*About this task:*
Please reproduce the entries below exactly from the line holding "Vaazhl - A bold, breathtaking" through the last line, both included, and omit any pictures.

(Extracted material)

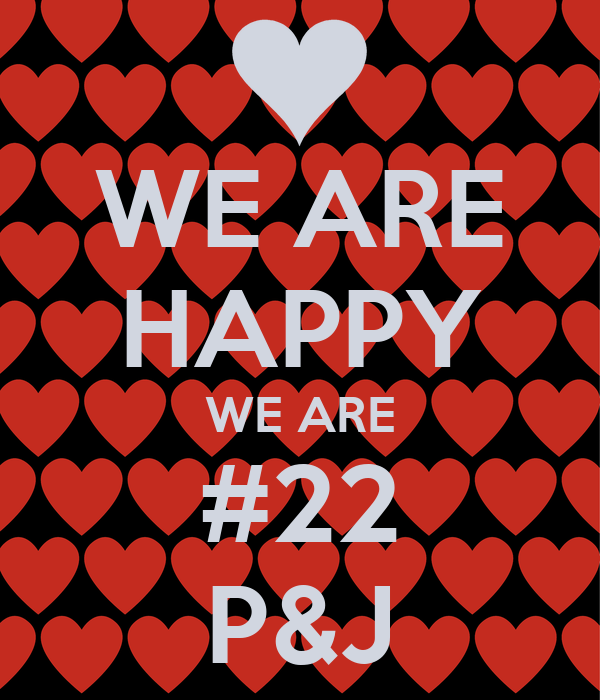 WE ARE HAPPY WE ARE #22 P&J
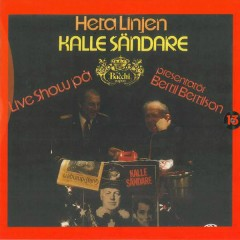 Heta linjen - Live show på Bacchi Wapen - Kalle Sändare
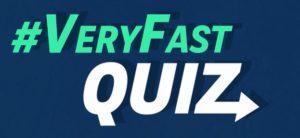 Very Fast Quiz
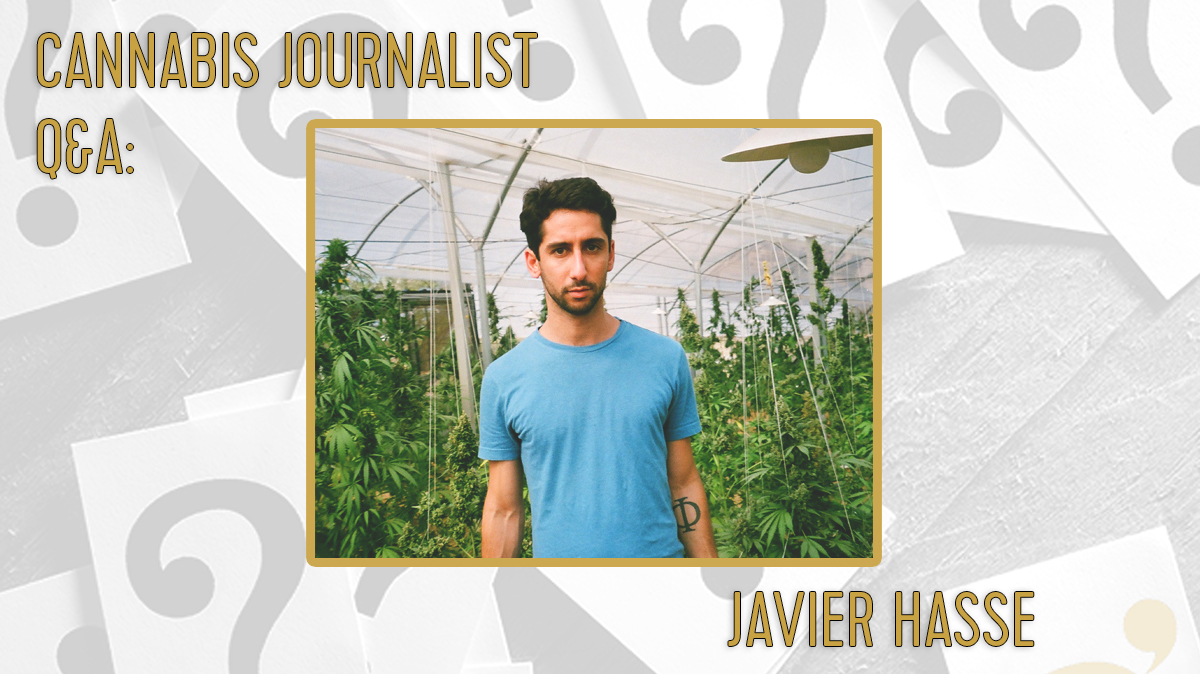 cannabis journalist Javier Hasse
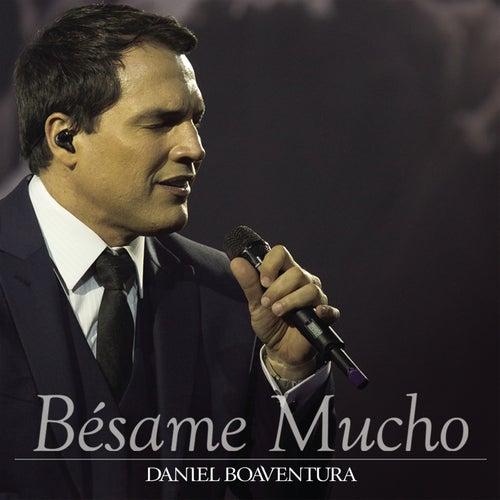 Besame Mucho von Daniel Boaventura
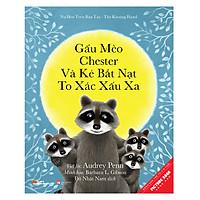 Gấu Mèo Chester Và Kẻ Bắt Nạt To Xác Xấu Xa - Chester Raccoon And The Big Bad Bully
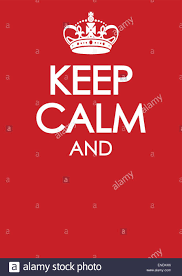 How To Make A Keep Calm Poster Keep Calm And Carry On Poster Template With Similar Crown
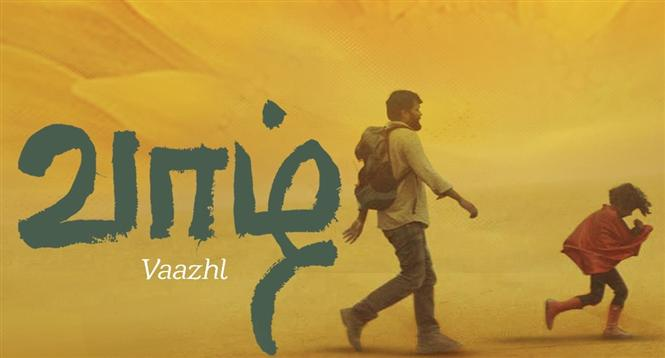 Vaazhl - A bold, breathtaking experience from the makers of Aruvi!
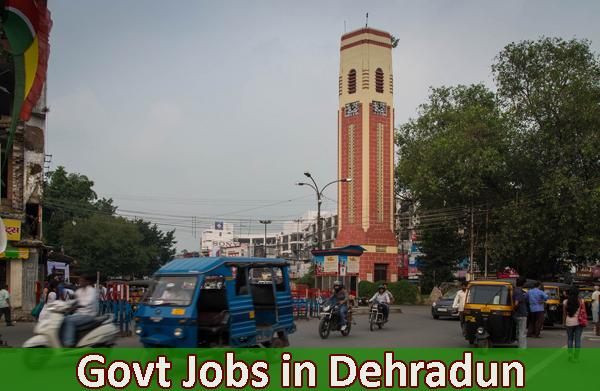 Dehradun Sarkari Naukari Govt Jobs in Dehradun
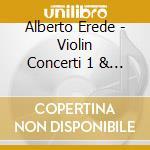 Alberto Erede - Violin Concerti 1 & 2 cd musicale di PAGANINI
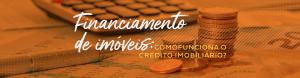 Financiamento de imóveis: Como funciona o crédito imobiliário?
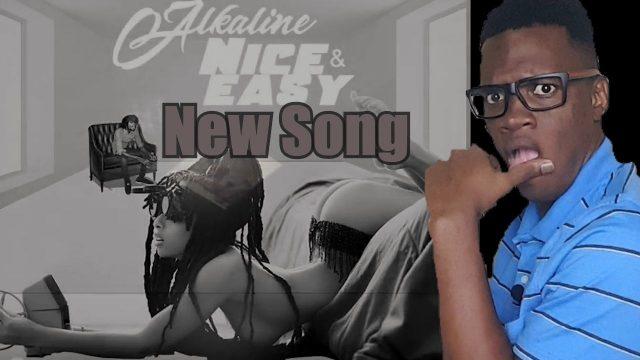 Alkaline – Nice & Easy (Review)    #DuttyLyrics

(End Extracted material)

*Answer section:*
 Vaazhl - A bold, breathtaking experience from the makers of Aruvi!
 Dehradun Sarkari Naukari Govt Jobs in Dehradun
 Alberto Erede - Violin Concerti 1 & 2 cd musicale di PAGANINI
 Financiamento de imóveis: Como funciona o crédito imobiliário?
 Alkaline – Nice & Easy (Review)    #DuttyLyrics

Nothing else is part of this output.